The NA62 experiment

The NA62 experiment is devoted to the study of the rare decays of particles made from s (strange) quarks called kaons. NA62 is an international collaboration with about 300 participants from 31 institutes and 14 countries, making it the largest non-LHC experiment at CERN. The experiment uses the intense kaon beams provided by the Super Proton Synchrotron (SPS) in the North Area of CERN on the border between France and Switzerland.

Understanding rare kaon decays helps us verify important predictions of the Standard Model about short-distance interactions between fundamental particles and offers high sensitivity to physics beyond the Standard Model. The main goal of NA62 is to measure the rate at which the charged kaon decays into a charged pion and a neutrino-antineutrino pair and compare it to the Standard Model prediction. The collected data will also enable the NA62 team to determine the value of a quantity called Vtd, which defines the likelihood of top quarks transforming into down quarks. The effort is part of the broader physics program of NA62, which includes searches for other rare and forbidden kaon decays, exotic particles, and perform lepton flavour universality tests.

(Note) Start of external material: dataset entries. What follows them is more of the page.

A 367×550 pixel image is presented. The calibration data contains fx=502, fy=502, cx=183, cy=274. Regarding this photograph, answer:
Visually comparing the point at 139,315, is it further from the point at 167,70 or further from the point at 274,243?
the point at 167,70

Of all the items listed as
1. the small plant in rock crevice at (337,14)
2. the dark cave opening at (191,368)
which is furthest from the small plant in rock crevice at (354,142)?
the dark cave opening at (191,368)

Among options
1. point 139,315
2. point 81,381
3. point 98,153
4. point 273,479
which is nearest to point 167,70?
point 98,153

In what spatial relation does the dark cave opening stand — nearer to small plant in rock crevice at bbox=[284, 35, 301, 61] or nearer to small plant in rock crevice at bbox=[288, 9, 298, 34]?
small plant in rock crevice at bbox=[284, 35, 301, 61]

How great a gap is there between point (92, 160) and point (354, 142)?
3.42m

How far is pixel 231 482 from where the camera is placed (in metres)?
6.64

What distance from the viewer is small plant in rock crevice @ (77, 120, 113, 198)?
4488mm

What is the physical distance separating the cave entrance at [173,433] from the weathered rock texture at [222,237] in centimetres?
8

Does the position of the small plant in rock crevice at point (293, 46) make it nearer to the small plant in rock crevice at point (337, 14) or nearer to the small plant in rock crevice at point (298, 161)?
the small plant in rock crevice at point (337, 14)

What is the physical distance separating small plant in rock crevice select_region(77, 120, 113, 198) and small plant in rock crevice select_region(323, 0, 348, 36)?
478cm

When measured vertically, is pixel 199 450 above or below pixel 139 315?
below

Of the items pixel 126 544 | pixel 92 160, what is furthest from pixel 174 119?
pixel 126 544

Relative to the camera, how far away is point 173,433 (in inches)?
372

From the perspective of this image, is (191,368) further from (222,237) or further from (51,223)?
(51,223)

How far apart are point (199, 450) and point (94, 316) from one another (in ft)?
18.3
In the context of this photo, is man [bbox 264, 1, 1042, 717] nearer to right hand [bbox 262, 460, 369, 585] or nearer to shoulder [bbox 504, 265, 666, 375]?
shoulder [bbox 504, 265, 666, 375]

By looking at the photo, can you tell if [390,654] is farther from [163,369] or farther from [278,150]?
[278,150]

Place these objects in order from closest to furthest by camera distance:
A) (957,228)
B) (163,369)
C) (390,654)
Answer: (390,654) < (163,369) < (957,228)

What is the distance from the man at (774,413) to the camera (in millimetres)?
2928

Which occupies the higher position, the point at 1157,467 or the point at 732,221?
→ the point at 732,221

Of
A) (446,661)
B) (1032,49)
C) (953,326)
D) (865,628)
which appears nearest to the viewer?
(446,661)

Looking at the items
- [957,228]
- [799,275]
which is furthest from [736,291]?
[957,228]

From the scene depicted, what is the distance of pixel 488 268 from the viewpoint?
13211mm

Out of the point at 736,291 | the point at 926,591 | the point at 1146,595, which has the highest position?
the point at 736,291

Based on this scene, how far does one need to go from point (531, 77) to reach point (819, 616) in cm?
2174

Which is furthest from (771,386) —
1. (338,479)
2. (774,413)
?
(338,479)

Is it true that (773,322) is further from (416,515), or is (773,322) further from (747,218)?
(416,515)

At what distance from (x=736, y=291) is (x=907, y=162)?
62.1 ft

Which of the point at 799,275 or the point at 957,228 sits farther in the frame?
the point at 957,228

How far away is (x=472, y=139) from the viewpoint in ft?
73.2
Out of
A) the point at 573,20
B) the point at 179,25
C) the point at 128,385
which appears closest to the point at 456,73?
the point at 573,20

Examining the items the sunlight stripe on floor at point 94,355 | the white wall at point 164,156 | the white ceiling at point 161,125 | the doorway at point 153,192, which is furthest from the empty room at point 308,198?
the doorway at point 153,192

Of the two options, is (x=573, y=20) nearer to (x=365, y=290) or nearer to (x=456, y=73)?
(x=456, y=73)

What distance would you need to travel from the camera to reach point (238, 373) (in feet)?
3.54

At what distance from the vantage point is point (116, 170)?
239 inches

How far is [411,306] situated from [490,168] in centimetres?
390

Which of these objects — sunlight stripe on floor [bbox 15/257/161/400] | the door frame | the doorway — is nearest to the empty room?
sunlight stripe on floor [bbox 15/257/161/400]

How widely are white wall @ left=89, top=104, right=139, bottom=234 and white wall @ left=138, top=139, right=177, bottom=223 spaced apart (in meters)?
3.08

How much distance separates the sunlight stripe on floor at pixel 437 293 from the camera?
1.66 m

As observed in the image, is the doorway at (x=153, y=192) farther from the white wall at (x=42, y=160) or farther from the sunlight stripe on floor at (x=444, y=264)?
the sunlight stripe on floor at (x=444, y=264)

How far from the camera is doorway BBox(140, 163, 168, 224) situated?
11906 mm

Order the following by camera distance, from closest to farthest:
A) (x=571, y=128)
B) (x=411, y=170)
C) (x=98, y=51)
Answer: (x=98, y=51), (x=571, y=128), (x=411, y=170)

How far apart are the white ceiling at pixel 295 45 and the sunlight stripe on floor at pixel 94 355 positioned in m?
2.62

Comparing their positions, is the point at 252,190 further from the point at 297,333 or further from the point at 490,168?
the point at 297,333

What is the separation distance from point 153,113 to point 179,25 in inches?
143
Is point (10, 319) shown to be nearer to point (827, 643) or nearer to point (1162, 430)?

The NA62 experiment installation in the North Area at the CERN SPS

To make high-intensity kaon beams, the NA62 team fires high-energy protons from the SPS into a stationary beryllium target. The collision creates a beam which transmits almost one billion particles per second, about 6% of which are kaons. The momentum of each particle is measured by a silicon-pixel detector (GTK). A detector called KTAG determines the type of particles based on their Cherenkov radiation. Further detectors inside the vacuum tank look for decay particles. A magnetic spectrometer (STRAW) measures the charged tracks produced in kaon decays. A ring imaging Cherenkov (RICH) detector identifies the type of each decay particle. A charged hodoscope (CHOD) provides the timing of the event. An electromagnetic calorimeter (LKr) and hadron calorimeters (MUV1/2) measure the energy deposited by the decay particles and complement the particle identification provided by the RICH. A large system of photon vetoes (LAV, IRC, SAC) and muon detectors (MUV3) rejects unwanted decays.

Schematic of the NA62 experiment setup.

The NA62 restarted its data-taking campaign in April 2021 with many exciting results to be expected in the coming years.